Яркие краски мастерской поблёкли. Стёрлось тепло утра. Я зябко поёжилась, будто кто-то настежь открыл балконную дверь и запустил ноябрьский ветер. Уязвлённая гордость требовала послать художника к чёрту и немедленно покинуть мастерскую.
В зеркале отразилось бледное лицо Ларанского. Рыжие брови съехались к переносице. Ему не надо было говорить, – взгляд выражал такую палитру эмоций, что боль в мышцах испарилась. Но желание взбунтоваться разбилось о непробиваемую стену чужой воли.
Губы художника дрогнули, но сказать он не успел. Дверь в мастерскую с грохотом отворилась, и на пороге появился взлохмаченный парень с очками на носу:
– У меня срочные новости, Дан. Они касаются Эдмунда.
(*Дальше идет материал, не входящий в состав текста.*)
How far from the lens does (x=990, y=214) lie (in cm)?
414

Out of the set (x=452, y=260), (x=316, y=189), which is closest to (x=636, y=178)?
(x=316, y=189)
Ларанский повернулся к вошедшему:
– Разве тебе не говорили, что искусство не терпит суеты и грубого обращения? – художника не было видно, но, готова поспорить, на его лице не дрогнул ни единый мускул. Кем бы ни был нежданный гость и какими бы срочными ни были новости, Дан воспринял с привычной прохладной отрешённостью. – Не сто́ит вламываться в мастерскую в… таком виде.
Похоже, гость не рассчитывал на подобный приём. По его лицу пробежала тень недоумения, а тело выдавало скрытую взволнованность, которая грозила вот-вот вырваться наружу.
– Прежде чем продолжить разговор, предлагаю тебе выпить чаю. У мадам Фифи есть отличный травяной сбор. Успокаивает нервы и просветляет разум. Ты выглядишь, прямо скажем, паршиво. В отличие от искусства, мёртвые могут подождать. Они своё отторопились.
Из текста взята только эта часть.